##### Source data #####

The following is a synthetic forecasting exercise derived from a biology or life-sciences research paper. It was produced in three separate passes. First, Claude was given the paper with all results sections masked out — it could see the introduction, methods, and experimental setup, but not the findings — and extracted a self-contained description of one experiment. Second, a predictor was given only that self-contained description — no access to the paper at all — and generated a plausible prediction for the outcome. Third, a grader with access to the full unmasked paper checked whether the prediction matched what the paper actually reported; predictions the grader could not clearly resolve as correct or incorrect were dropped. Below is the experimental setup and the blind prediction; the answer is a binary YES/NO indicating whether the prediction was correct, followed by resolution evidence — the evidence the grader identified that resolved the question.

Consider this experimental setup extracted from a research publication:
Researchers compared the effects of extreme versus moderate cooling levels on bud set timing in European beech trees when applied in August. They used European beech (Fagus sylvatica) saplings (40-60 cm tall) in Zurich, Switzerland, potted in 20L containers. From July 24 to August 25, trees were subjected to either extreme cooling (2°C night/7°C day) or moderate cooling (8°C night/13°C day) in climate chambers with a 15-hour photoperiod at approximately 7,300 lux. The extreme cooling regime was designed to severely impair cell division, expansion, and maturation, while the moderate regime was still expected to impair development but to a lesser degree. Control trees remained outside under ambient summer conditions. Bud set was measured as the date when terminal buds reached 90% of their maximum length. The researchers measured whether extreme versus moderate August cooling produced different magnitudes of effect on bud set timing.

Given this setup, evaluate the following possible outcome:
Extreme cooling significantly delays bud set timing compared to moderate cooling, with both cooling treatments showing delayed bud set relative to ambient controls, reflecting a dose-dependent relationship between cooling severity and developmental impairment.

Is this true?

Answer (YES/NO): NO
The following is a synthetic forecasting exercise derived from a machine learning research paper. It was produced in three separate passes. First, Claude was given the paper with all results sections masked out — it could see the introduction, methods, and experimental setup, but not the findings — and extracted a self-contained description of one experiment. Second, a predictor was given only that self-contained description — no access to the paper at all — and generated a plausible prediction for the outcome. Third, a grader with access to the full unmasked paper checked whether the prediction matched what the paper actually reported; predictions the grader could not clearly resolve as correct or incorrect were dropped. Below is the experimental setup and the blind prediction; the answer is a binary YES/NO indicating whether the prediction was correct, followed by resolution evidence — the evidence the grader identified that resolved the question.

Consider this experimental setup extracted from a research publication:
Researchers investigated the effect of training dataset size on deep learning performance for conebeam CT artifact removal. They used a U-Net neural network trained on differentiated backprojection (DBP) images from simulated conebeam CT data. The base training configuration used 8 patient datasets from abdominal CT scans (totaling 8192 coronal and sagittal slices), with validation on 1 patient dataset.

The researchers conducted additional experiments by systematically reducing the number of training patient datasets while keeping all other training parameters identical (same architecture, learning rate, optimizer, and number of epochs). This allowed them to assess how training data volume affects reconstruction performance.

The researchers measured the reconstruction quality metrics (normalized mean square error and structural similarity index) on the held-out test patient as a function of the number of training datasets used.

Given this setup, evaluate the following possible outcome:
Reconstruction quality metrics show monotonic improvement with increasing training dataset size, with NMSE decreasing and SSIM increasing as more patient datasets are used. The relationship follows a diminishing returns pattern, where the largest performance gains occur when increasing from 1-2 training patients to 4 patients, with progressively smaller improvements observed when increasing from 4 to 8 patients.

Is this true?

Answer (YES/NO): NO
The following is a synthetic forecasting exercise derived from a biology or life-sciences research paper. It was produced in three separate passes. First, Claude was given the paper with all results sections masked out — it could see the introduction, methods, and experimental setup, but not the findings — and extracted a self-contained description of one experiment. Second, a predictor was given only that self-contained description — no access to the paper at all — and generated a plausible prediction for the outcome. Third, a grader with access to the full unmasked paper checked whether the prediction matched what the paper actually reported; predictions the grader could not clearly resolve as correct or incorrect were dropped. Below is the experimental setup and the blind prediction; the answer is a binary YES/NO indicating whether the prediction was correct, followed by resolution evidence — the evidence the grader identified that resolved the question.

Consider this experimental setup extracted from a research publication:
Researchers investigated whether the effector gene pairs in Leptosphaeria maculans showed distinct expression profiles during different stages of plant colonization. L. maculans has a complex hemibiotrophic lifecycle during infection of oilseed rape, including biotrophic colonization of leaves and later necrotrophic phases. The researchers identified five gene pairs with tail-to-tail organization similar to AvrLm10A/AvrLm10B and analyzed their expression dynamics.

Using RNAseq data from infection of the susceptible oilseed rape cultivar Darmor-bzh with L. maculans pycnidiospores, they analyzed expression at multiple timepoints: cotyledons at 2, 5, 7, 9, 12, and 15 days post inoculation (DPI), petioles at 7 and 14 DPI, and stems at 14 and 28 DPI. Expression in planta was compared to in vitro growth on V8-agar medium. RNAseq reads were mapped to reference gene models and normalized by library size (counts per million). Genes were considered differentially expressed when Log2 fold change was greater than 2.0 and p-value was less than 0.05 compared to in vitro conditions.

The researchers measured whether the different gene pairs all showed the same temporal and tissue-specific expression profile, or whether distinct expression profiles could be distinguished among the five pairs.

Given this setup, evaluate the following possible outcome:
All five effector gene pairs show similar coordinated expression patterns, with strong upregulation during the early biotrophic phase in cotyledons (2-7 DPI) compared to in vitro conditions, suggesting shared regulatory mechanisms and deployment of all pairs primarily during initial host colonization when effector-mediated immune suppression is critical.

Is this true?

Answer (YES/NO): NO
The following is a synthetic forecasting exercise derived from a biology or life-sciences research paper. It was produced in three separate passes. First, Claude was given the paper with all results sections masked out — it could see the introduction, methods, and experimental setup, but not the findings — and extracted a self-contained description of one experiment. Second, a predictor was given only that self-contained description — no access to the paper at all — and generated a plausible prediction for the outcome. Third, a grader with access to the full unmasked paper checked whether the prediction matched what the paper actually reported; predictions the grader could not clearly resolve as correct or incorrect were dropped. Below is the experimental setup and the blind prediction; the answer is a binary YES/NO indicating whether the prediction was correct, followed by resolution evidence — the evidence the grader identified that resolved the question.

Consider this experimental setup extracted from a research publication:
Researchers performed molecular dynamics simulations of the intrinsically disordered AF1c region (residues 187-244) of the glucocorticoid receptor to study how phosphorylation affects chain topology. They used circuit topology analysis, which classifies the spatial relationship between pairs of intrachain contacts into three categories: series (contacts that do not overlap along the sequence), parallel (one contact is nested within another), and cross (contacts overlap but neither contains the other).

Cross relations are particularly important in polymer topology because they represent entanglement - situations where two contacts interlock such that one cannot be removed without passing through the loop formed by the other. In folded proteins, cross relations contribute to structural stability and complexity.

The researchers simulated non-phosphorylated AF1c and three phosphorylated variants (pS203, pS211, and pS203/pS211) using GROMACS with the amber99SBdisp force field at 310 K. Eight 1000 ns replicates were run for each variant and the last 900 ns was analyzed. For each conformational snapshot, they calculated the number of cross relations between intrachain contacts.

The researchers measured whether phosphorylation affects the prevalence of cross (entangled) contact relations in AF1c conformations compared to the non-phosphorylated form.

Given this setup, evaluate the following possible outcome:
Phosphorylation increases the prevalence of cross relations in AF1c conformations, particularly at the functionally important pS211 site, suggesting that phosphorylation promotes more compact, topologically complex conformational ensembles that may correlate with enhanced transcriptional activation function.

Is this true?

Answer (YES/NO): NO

#####

◆ Your objective:
Reproduce the data shown above exactly, including every line.

◆ Reply to the exercise:
The following is a synthetic forecasting exercise derived from a biology or life-sciences research paper. It was produced in three separate passes. First, Claude was given the paper with all results sections masked out — it could see the introduction, methods, and experimental setup, but not the findings — and extracted a self-contained description of one experiment. Second, a predictor was given only that self-contained description — no access to the paper at all — and generated a plausible prediction for the outcome. Third, a grader with access to the full unmasked paper checked whether the prediction matched what the paper actually reported; predictions the grader could not clearly resolve as correct or incorrect were dropped. Below is the experimental setup and the blind prediction; the answer is a binary YES/NO indicating whether the prediction was correct, followed by resolution evidence — the evidence the grader identified that resolved the question.

Consider this experimental setup extracted from a research publication:
Researchers compared the effects of extreme versus moderate cooling levels on bud set timing in European beech trees when applied in August. They used European beech (Fagus sylvatica) saplings (40-60 cm tall) in Zurich, Switzerland, potted in 20L containers. From July 24 to August 25, trees were subjected to either extreme cooling (2°C night/7°C day) or moderate cooling (8°C night/13°C day) in climate chambers with a 15-hour photoperiod at approximately 7,300 lux. The extreme cooling regime was designed to severely impair cell division, expansion, and maturation, while the moderate regime was still expected to impair development but to a lesser degree. Control trees remained outside under ambient summer conditions. Bud set was measured as the date when terminal buds reached 90% of their maximum length. The researchers measured whether extreme versus moderate August cooling produced different magnitudes of effect on bud set timing.

Given this setup, evaluate the following possible outcome:
Extreme cooling significantly delays bud set timing compared to moderate cooling, with both cooling treatments showing delayed bud set relative to ambient controls, reflecting a dose-dependent relationship between cooling severity and developmental impairment.

Is this true?

Answer (YES/NO): NO
The following is a synthetic forecasting exercise derived from a machine learning research paper. It was produced in three separate passes. First, Claude was given the paper with all results sections masked out — it could see the introduction, methods, and experimental setup, but not the findings — and extracted a self-contained description of one experiment. Second, a predictor was given only that self-contained description — no access to the paper at all — and generated a plausible prediction for the outcome. Third, a grader with access to the full unmasked paper checked whether the prediction matched what the paper actually reported; predictions the grader could not clearly resolve as correct or incorrect were dropped. Below is the experimental setup and the blind prediction; the answer is a binary YES/NO indicating whether the prediction was correct, followed by resolution evidence — the evidence the grader identified that resolved the question.

Consider this experimental setup extracted from a research publication:
Researchers investigated the effect of training dataset size on deep learning performance for conebeam CT artifact removal. They used a U-Net neural network trained on differentiated backprojection (DBP) images from simulated conebeam CT data. The base training configuration used 8 patient datasets from abdominal CT scans (totaling 8192 coronal and sagittal slices), with validation on 1 patient dataset.

The researchers conducted additional experiments by systematically reducing the number of training patient datasets while keeping all other training parameters identical (same architecture, learning rate, optimizer, and number of epochs). This allowed them to assess how training data volume affects reconstruction performance.

The researchers measured the reconstruction quality metrics (normalized mean square error and structural similarity index) on the held-out test patient as a function of the number of training datasets used.

Given this setup, evaluate the following possible outcome:
Reconstruction quality metrics show monotonic improvement with increasing training dataset size, with NMSE decreasing and SSIM increasing as more patient datasets are used. The relationship follows a diminishing returns pattern, where the largest performance gains occur when increasing from 1-2 training patients to 4 patients, with progressively smaller improvements observed when increasing from 4 to 8 patients.

Is this true?

Answer (YES/NO): NO
The following is a synthetic forecasting exercise derived from a biology or life-sciences research paper. It was produced in three separate passes. First, Claude was given the paper with all results sections masked out — it could see the introduction, methods, and experimental setup, but not the findings — and extracted a self-contained description of one experiment. Second, a predictor was given only that self-contained description — no access to the paper at all — and generated a plausible prediction for the outcome. Third, a grader with access to the full unmasked paper checked whether the prediction matched what the paper actually reported; predictions the grader could not clearly resolve as correct or incorrect were dropped. Below is the experimental setup and the blind prediction; the answer is a binary YES/NO indicating whether the prediction was correct, followed by resolution evidence — the evidence the grader identified that resolved the question.

Consider this experimental setup extracted from a research publication:
Researchers investigated whether the effector gene pairs in Leptosphaeria maculans showed distinct expression profiles during different stages of plant colonization. L. maculans has a complex hemibiotrophic lifecycle during infection of oilseed rape, including biotrophic colonization of leaves and later necrotrophic phases. The researchers identified five gene pairs with tail-to-tail organization similar to AvrLm10A/AvrLm10B and analyzed their expression dynamics.

Using RNAseq data from infection of the susceptible oilseed rape cultivar Darmor-bzh with L. maculans pycnidiospores, they analyzed expression at multiple timepoints: cotyledons at 2, 5, 7, 9, 12, and 15 days post inoculation (DPI), petioles at 7 and 14 DPI, and stems at 14 and 28 DPI. Expression in planta was compared to in vitro growth on V8-agar medium. RNAseq reads were mapped to reference gene models and normalized by library size (counts per million). Genes were considered differentially expressed when Log2 fold change was greater than 2.0 and p-value was less than 0.05 compared to in vitro conditions.

The researchers measured whether the different gene pairs all showed the same temporal and tissue-specific expression profile, or whether distinct expression profiles could be distinguished among the five pairs.

Given this setup, evaluate the following possible outcome:
All five effector gene pairs show similar coordinated expression patterns, with strong upregulation during the early biotrophic phase in cotyledons (2-7 DPI) compared to in vitro conditions, suggesting shared regulatory mechanisms and deployment of all pairs primarily during initial host colonization when effector-mediated immune suppression is critical.

Is this true?

Answer (YES/NO): NO
The following is a synthetic forecasting exercise derived from a biology or life-sciences research paper. It was produced in three separate passes. First, Claude was given the paper with all results sections masked out — it could see the introduction, methods, and experimental setup, but not the findings — and extracted a self-contained description of one experiment. Second, a predictor was given only that self-contained description — no access to the paper at all — and generated a plausible prediction for the outcome. Third, a grader with access to the full unmasked paper checked whether the prediction matched what the paper actually reported; predictions the grader could not clearly resolve as correct or incorrect were dropped. Below is the experimental setup and the blind prediction; the answer is a binary YES/NO indicating whether the prediction was correct, followed by resolution evidence — the evidence the grader identified that resolved the question.

Consider this experimental setup extracted from a research publication:
Researchers performed molecular dynamics simulations of the intrinsically disordered AF1c region (residues 187-244) of the glucocorticoid receptor to study how phosphorylation affects chain topology. They used circuit topology analysis, which classifies the spatial relationship between pairs of intrachain contacts into three categories: series (contacts that do not overlap along the sequence), parallel (one contact is nested within another), and cross (contacts overlap but neither contains the other).

Cross relations are particularly important in polymer topology because they represent entanglement - situations where two contacts interlock such that one cannot be removed without passing through the loop formed by the other. In folded proteins, cross relations contribute to structural stability and complexity.

The researchers simulated non-phosphorylated AF1c and three phosphorylated variants (pS203, pS211, and pS203/pS211) using GROMACS with the amber99SBdisp force field at 310 K. Eight 1000 ns replicates were run for each variant and the last 900 ns was analyzed. For each conformational snapshot, they calculated the number of cross relations between intrachain contacts.

The researchers measured whether phosphorylation affects the prevalence of cross (entangled) contact relations in AF1c conformations compared to the non-phosphorylated form.

Given this setup, evaluate the following possible outcome:
Phosphorylation increases the prevalence of cross relations in AF1c conformations, particularly at the functionally important pS211 site, suggesting that phosphorylation promotes more compact, topologically complex conformational ensembles that may correlate with enhanced transcriptional activation function.

Is this true?

Answer (YES/NO): NO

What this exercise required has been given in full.